§ Provided passage
******************************
Project Glass Is The Future Of Google
by Peter Ha
Over the last few years one could easily say that Google had lost their way. They were no longer known for search. Somehow they’d turned into a company that acquired a series of nonsensical entities, launched half baked products that eventually hit the dead pool or just got into some really weird shit.
But last year that all started to change as the company announced that it would focus on its core products. Hindsight always being 20/20 it all makes sense. It’s like anything else, really. Spitball as many ideas as you possibly can just to see what sticks. And so whether it was by design or not, Project Glass is the future of Google. Not as a product that will make them billions of dollars but what it means for Google as a company and its future.
“The charter of Google X is to take bold risks and push the edges of technology beyond what they’ve been to where the future might be,” Sergey Brin told a small group of reporters duing demo of Project Glass. “We want you to be less of a slave to your devices. It’s been really liberating and I’m really excited to share it with all of you.”
Brin noted that Project Glass is what Google believes could be the next form factor of computing. As it stands now, many of us are willingly beholden to our smartphones with all the web browsing, twittering, pathing, instagramming and whatever else consuming most of our time. Human interaction has all but faded away. The fact that people play the “stacking game” is comical and cute but a sign of how infatuated we are with technology. Glass has the potential to buck that trend by “keeping people in the moment,” said Steve Lee, Product Manager for Glass. Brin also mentioned that Glass shouldn’t be used to fill idle time or to browse the web and that your phone or tablet perfectly fits those needs.
Dorky as they might look, Glass signals the first glimpse of how to integrate such invasive and important technology into our lives in a more seamless way. Isabelle Olsson, the industrial design guru on the team, says the design of Glass ensures “you can look into people’s eyes.” During my brief time with Sergey’s Glass, I can say that the display didn’t hinder my ability to see or look around. The display disappeared until I needed to see what was being shown. I might never have to pull my phone out again to reply to a text, get directions or snap a photo. So, yeah, I’ll deal with looking like a dork but don’t be surprised to see Glass integrated with existing glasses. Brin did mention that Google has been in talks with eyeglass makers and the like.
While the hardware is still in prototype phase, I overheard Brin say that he’s experienced up to six hours of juice off a single charge. But that can and will likely change based on usage (uploading photos, capturing video, etc.). Photos, for instance, will be stored locally and can by synced with the cloud later. Both Lee and Brin said that they’re working hard to optimize what data is being transmitted and stored both on the device and in the cloud to alleviate any battery woes. There may be settings that allow users to control the content being shared until you’re within reach of Wi-Fi or when you’ve plugged in your Glasses for the night. Babak Parviz, a contributor to Project Glass, said a previous build allowed him to query a voice search for the capital of China broadening his own knowledge base to everything that’s available on the Web.
I asked what actually worked on Glass now and Brin politely skirted the question by saying that they’re testing and implementing various features with each build to see what sticks. Facial recognition, while discussed and experimented with, doesn’t sound like it’s been compelling enough that the team wants to immediately integrate it.
******************************
[Dataset records]
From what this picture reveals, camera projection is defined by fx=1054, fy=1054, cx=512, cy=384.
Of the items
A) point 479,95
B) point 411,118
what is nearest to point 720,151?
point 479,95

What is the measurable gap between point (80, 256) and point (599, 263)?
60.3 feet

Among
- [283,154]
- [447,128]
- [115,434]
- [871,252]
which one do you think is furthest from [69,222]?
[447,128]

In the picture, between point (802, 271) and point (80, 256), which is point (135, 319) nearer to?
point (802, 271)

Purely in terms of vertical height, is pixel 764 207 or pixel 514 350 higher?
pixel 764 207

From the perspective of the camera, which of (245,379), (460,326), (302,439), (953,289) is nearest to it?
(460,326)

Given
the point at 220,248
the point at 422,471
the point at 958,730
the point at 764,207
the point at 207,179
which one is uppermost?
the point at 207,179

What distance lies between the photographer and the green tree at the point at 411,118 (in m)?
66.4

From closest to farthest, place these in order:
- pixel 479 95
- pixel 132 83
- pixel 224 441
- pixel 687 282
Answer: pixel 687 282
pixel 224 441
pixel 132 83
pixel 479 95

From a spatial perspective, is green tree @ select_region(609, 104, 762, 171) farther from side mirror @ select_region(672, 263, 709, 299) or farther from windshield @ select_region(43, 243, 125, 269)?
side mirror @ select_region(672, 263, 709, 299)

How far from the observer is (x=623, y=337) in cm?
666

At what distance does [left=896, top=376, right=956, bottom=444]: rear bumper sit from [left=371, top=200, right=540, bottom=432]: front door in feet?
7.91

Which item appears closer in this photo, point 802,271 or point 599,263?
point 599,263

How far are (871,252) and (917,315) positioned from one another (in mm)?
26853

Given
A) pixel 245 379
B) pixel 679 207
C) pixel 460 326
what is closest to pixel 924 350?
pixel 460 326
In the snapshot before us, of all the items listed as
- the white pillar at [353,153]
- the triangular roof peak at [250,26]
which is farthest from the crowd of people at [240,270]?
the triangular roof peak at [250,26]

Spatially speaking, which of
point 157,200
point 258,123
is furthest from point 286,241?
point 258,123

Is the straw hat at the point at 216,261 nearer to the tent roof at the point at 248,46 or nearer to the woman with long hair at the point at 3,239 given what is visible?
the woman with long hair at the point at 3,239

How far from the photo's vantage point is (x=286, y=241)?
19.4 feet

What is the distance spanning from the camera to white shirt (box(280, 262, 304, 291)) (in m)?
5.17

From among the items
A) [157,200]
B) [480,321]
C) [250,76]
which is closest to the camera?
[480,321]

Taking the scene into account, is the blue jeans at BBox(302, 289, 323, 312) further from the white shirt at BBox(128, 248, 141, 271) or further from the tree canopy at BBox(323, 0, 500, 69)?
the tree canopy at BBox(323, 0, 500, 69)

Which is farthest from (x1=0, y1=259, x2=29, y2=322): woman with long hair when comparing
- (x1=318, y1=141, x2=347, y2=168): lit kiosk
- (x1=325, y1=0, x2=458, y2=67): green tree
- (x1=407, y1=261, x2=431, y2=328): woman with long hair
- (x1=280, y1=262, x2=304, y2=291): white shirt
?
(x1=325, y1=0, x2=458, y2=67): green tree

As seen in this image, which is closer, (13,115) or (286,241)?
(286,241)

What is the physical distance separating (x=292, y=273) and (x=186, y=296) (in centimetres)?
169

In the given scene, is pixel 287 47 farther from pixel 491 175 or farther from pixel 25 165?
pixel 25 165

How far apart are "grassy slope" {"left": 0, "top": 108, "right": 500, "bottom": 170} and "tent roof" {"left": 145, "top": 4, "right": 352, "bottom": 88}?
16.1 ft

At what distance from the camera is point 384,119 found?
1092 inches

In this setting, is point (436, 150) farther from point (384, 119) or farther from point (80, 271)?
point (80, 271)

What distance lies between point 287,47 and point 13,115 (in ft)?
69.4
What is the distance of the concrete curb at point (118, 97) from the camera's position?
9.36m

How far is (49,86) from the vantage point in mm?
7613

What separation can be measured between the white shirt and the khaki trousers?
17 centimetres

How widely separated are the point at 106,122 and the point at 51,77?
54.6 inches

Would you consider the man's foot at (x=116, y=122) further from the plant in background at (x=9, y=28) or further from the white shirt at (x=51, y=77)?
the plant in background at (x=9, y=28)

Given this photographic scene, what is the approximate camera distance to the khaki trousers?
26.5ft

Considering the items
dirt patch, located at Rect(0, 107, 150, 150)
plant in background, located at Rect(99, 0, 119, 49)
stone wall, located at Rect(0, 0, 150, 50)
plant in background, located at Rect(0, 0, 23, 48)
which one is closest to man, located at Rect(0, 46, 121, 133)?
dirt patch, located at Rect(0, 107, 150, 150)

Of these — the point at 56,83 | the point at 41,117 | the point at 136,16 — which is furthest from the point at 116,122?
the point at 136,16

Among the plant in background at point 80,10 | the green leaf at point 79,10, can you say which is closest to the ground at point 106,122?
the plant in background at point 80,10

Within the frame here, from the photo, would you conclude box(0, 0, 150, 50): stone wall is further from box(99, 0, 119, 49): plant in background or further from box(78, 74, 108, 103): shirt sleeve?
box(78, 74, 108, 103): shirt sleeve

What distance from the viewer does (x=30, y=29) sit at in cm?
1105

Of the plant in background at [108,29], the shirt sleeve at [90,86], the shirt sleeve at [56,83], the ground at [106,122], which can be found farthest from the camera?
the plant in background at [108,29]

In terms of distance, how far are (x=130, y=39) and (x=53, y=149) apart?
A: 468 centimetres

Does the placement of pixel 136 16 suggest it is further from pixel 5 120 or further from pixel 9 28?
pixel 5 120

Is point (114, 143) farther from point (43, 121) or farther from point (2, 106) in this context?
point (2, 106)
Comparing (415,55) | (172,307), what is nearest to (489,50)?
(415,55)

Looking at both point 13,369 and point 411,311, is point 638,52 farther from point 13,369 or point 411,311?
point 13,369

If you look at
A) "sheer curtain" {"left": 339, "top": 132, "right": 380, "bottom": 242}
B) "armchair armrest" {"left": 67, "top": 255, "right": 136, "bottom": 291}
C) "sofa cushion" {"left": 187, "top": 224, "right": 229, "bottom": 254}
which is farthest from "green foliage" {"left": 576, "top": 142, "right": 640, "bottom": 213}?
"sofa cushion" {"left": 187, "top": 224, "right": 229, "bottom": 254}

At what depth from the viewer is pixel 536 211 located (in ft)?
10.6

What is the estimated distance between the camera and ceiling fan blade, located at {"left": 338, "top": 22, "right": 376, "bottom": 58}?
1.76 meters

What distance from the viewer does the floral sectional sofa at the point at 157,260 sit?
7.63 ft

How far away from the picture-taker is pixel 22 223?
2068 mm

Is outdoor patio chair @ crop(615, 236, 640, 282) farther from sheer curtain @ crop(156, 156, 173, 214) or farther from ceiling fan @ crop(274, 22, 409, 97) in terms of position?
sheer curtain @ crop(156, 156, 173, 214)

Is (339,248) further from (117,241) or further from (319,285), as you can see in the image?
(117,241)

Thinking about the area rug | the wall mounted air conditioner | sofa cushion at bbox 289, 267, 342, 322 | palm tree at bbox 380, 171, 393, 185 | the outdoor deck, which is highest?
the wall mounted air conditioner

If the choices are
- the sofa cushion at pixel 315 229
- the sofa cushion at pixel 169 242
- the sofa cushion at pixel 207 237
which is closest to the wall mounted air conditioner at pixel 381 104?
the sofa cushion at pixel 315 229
******************************
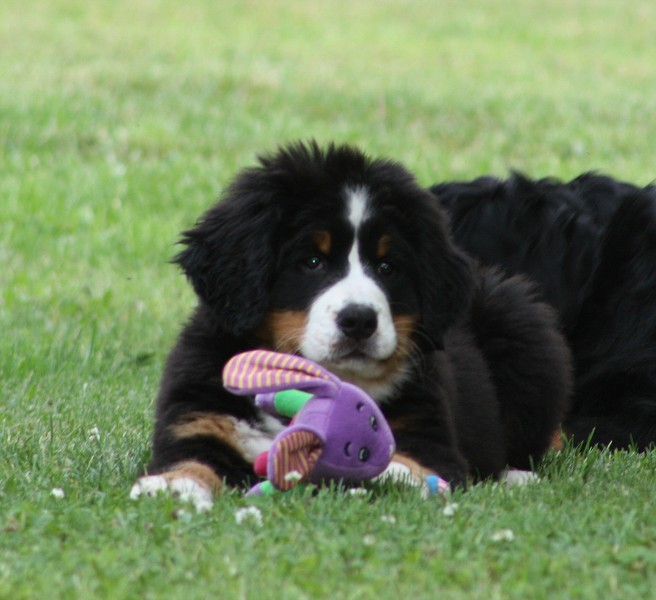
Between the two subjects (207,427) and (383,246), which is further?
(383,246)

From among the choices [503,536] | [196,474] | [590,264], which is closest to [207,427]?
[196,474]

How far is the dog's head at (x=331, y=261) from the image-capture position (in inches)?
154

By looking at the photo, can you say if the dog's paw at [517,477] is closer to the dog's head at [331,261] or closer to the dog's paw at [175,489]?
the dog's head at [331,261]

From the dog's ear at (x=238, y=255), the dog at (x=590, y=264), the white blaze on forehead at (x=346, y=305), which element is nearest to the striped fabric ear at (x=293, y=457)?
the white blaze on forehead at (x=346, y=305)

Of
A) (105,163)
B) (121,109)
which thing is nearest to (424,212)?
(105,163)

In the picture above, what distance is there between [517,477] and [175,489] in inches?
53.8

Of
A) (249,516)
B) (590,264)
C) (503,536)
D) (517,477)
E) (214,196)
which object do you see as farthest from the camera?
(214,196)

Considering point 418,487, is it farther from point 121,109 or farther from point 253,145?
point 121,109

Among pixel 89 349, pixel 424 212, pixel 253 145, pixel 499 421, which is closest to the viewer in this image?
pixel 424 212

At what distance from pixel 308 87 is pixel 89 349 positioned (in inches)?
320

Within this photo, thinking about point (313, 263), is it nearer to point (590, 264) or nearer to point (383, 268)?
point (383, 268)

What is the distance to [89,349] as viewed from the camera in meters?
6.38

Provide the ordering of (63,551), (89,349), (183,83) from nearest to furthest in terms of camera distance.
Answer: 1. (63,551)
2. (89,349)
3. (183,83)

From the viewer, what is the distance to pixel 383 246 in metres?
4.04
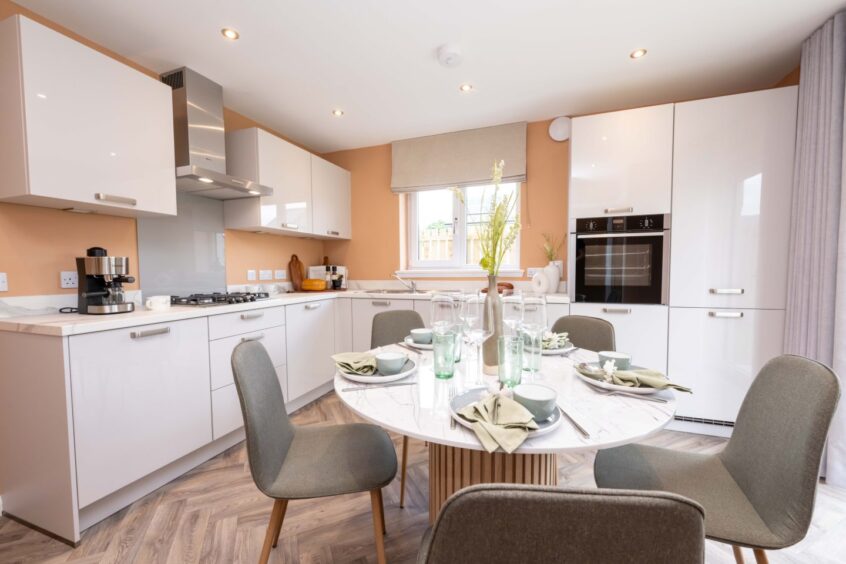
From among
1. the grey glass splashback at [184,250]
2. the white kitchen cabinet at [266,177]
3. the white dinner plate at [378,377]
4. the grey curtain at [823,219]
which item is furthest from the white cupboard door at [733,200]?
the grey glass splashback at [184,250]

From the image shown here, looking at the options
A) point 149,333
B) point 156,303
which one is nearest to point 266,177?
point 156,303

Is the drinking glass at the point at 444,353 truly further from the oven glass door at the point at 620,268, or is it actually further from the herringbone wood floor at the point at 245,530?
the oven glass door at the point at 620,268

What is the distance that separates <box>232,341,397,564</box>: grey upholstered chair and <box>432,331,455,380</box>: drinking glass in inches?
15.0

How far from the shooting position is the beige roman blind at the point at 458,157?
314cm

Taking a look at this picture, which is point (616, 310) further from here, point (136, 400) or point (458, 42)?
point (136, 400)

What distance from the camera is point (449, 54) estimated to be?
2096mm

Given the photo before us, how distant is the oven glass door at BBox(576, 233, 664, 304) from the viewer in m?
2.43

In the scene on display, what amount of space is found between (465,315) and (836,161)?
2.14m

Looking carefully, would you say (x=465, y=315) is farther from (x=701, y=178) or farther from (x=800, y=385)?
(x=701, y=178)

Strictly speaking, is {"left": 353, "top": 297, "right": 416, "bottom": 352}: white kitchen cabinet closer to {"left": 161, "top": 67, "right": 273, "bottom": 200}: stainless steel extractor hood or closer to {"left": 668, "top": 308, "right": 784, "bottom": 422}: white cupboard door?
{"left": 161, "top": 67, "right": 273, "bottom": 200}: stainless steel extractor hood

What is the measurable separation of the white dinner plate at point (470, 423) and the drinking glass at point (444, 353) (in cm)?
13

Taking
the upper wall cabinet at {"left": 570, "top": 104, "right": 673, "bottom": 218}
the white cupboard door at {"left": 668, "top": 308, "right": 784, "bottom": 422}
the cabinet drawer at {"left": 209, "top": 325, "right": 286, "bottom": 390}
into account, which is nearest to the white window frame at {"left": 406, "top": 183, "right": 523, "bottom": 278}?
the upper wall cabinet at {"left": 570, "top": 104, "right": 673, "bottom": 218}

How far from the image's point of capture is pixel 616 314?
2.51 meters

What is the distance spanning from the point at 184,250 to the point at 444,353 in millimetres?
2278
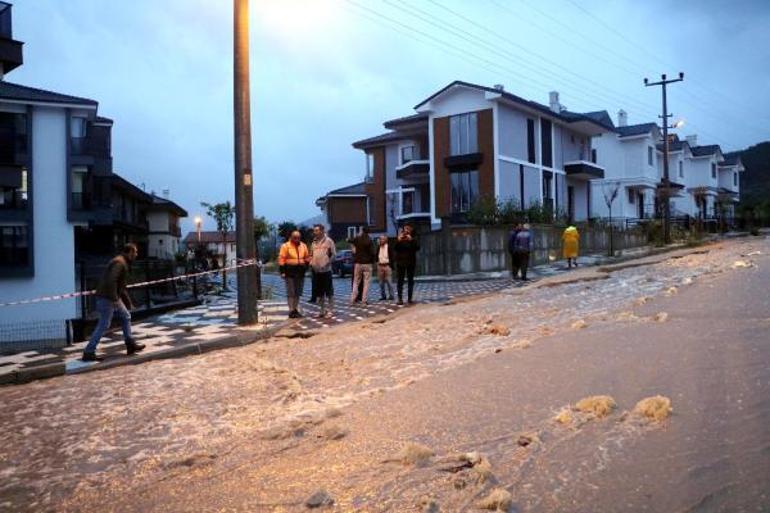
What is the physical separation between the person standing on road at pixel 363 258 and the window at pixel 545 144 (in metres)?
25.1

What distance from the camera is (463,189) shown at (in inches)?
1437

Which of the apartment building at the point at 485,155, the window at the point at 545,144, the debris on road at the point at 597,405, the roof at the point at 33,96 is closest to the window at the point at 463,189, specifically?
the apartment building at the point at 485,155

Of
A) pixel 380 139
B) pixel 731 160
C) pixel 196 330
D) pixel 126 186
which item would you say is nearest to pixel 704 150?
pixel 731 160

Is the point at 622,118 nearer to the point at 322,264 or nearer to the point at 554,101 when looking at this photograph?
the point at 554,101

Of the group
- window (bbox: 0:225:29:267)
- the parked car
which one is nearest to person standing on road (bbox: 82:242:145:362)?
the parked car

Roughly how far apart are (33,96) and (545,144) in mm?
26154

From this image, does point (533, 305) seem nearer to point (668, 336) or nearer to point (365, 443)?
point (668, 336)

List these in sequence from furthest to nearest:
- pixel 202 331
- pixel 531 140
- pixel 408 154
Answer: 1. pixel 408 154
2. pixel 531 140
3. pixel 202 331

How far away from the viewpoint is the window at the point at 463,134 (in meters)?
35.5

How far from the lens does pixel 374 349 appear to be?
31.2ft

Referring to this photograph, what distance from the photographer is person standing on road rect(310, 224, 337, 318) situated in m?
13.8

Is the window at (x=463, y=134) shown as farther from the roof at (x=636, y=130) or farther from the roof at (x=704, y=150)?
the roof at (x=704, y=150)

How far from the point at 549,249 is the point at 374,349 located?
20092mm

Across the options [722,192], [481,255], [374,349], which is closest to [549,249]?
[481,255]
******************************
§ Problem to work on
Resume the Project Glass article after its last sentence and keep writing it.

§ Answer for the task
Here’s what you won’t see in Glass: advertising. Brin stated pretty vehemently that they have no plans to integrate advertising into Glass and that the only plan is to simply sell the hardware, which will be “significantly” cheaper than the $1,500 Explorer Editions that were announced today. The Glass team says they’re focused on the quality of the experience and not making it as cheap as possible. (Thank gawd.)
Core Google apps like Gmail and Plus (Hangouts) are being tested now along with Android apps. What isn’t clear is whether or not the Android and Google apps teams are working with the team at Glass and vice versa.
So what was the reason for today’s announcement of the $1,500 Explorer Edition of Project Glass? It’s actually a slight pivot from what they’ve done in the past. For once, the typical Google way of pushing out half-done products might work to their advantage. Parviz, Lee and Brin emphasized how important it will be to involve the developer community to further push the platform before Glass becomes available to consumers some time next year. Speaking of ship dates, Brin says the consumer version will ship within a year of when the Explorer Editions ship. Developers will have access to a cloud-based API that is “pretty far along.”
Does this mean Google wants to compete with Microsoft or Apple toe-to-toe? No. Google will always be the weird kid in the corner who sporadically does something mindblowing. They’re not thinking about what’s going on now but what might happen in the distant future. Everything they’ve done up until now seems like a tiny spec of something larger and greater. The late Ray Bradbury said it best: “Life is trying things to see if they work.” And that appears to be what Google is doing.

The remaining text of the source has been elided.